157 metre yüksekliğindeki yılda 6.5 milyon kişiyle Almanya’nın en çok ziyaret edilen eseri olan katedralin inşası 1248-1880 yılları arasında tam 632 yıl sürmüş. 1996 yılında UNESCO Dünya Mirası listesine giren katedralin halk tarafından Fat Peter (Şişman Peter) diye adlandırılan Saint Peter çanı dünyanın en büyük serbest sallanan kilise çanıdır, içindeki üç kral reliğini gösteren mihrap da en önemli hazinesidir.
1330 yılında inşa edilen belediye binasının önünde camla kapatılmış bölüm nedir diye baktığımızdaki 1170 yılından kalan mikveyi keşfettik. Yanıbaşına koydukları açıklayıcı tablodan edindiğimiz bilgilere göre kazı tarihi 1956-1957 yıllarına rastlayan mikve’deki 15 metrelik merdivenden inilince yeraltı sularının beslediği havuza ulaşılmakta.. Aynı arazide Roma yöneticilerinin sarayı üstüne 10.yüzyılda sinagog inşa edilir. Mikve, kadınlar sinagogu, hastane, cemaat merkezi hepsi bu bölgede bir aradadır. Yahudiler şehri 1106 ve 1180’de düşmana karşı korumuşlar. 1349’da Yahudi bölgesi yıkılır ve 1424’de Yahudiler şehirden kovulur.
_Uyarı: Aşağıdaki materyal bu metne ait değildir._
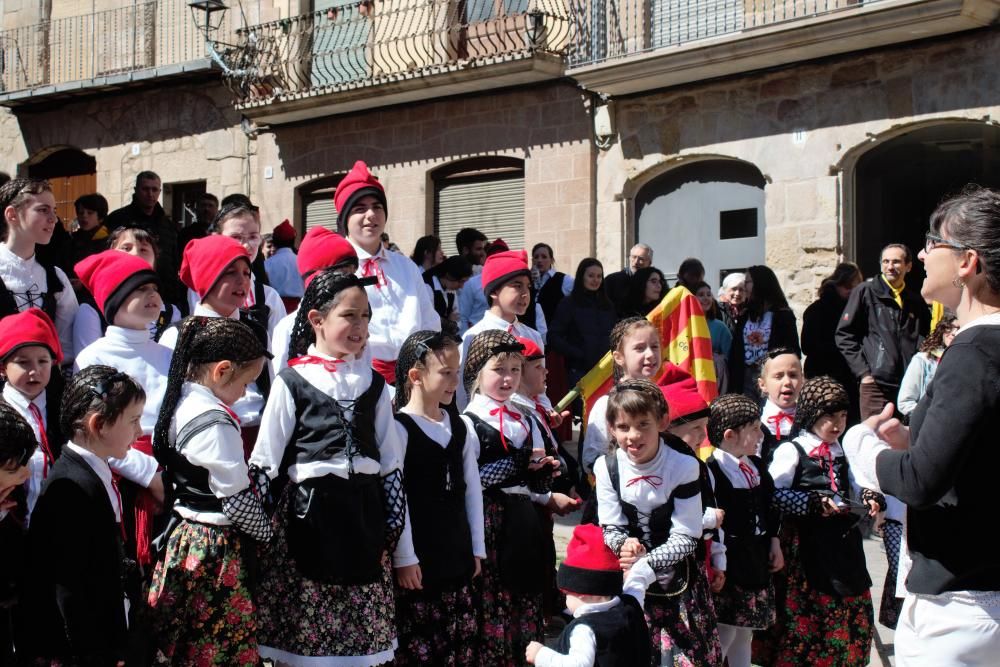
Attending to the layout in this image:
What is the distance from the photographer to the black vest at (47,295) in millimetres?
5271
Ludwig Müzesi modern sanatçılar için vazgeçilmez, özellikle de pop-art meraklıları kaçırmayın derim. Kurucuları Peter ve Helene Ludwig Amerika dışında en büyük pop-art kolesiyonunu oluşturmanın yanısıra 1906-1930 arası Rus Avantgarde ve geniş bir Pablo Picasso koleksiyonu da müzeye bağışlamışlar. 30 Marta kadar Piet Modrian sergisi devam ediyor. Romano-Germanik Müzesi şehrin Roma dönemi buluntularını anlatır. Cam, roma ve erken orta çağ mücevher koleksiyonu müzenin en önemli hazinelerindendir. Wallraf-Richartz-Müzesi-Fondation Corboud Almanya’nın geleneksel resim galerilerinden biri. Burada ziyaretçiler Eski Köln resimlerini, Rubens ve Rembrandt gibi barok dönemi sanatını, romantizm, realizm, sembolizm ve impressionizm/post-impressionizm dönemi resimlerini görebilirler. Yine şehirde çikolata müzesi ve karnaval müzesi ilgilenenleri beklemektedir.
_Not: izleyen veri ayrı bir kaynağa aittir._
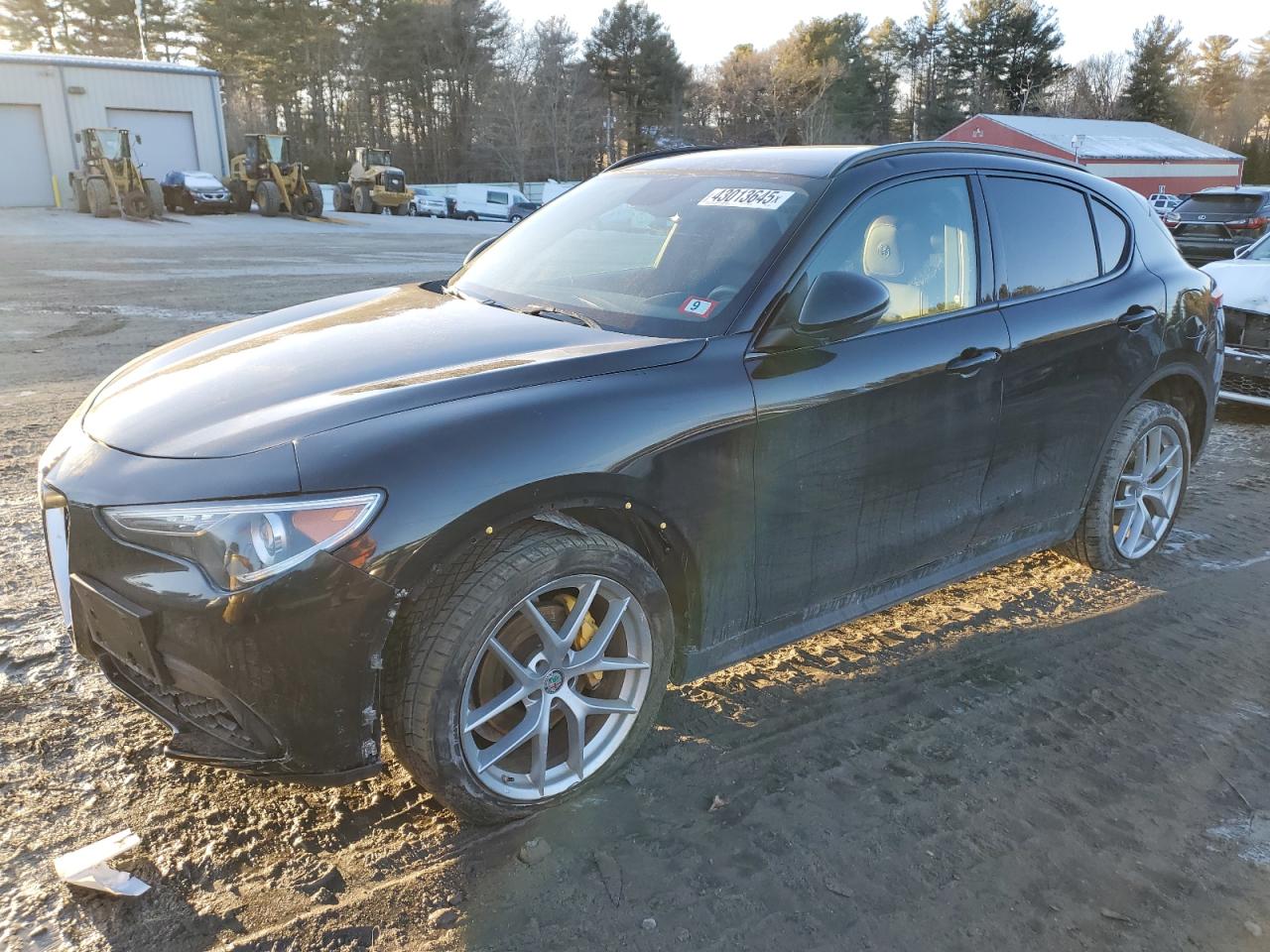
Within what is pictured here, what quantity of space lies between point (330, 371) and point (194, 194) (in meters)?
33.1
Rhine nehrinin ikiye böldüğü Köln’de 1998 yılında açılan ve dünyanın dördüncü büyük sergi alanı olarak kabul edilen Köelnmesse fuar arenası yılda kırkın üzerinde fuar ve sergiye, iki milyonun üstünde ziyaretçiye ev sahipliği yapıyor. En önemlilerinden bir kaçı Uluslararası Mobilya Fuarı, Photokina ve Art Cologne... Köln Sanat bu yıl 16-20 Nisan tarihlerinde...
Eski pazar yeri çevresindeki 14-17. yüzyıl kasaba evleri ve muhteşem romanesk kilisesi St Marti(1151-1240), Köln’deki hoş panoramanın önemli öğeleri. Tipik görünümlü Balık Pazarı civarında Köln halkı nehir kıyısında piknik ve yürüyüşlerini yapar. Karşılaştığımız Türkler ve her köşe başında duyduğumuz Türkçe’den bahsetmeye bile gerek yok çünkü kimilerinin aksine Türk’ün ayak sesleri çoktan Avrupa’yı fethetmiştir bile...
Ne alınır?
Köln’e gidip de “Eau de Cologne” almadan dönmek olmaz. Opera’nın karşısında 4711 numaralı gotik binası üretici şirketin genel merkezi. 1792 yılında bir keşişin Wilhelm Muhelmens ailesine hediye ettiği özel formül halen büyük bir gizlilikle saklı tutulmakta ve aynı yöntemle üretilmekte. Çeşit çeşit ambalajlanmış traş losyonları, sabunlar, deodorantlar şehri ziyaret edenleri beklemekte.
Bu sefer de Köln’den kısa bir esintiydi. Başka diyarlardan tekrar seslenmek dileğiyle hoş kalın, hoşçakalın...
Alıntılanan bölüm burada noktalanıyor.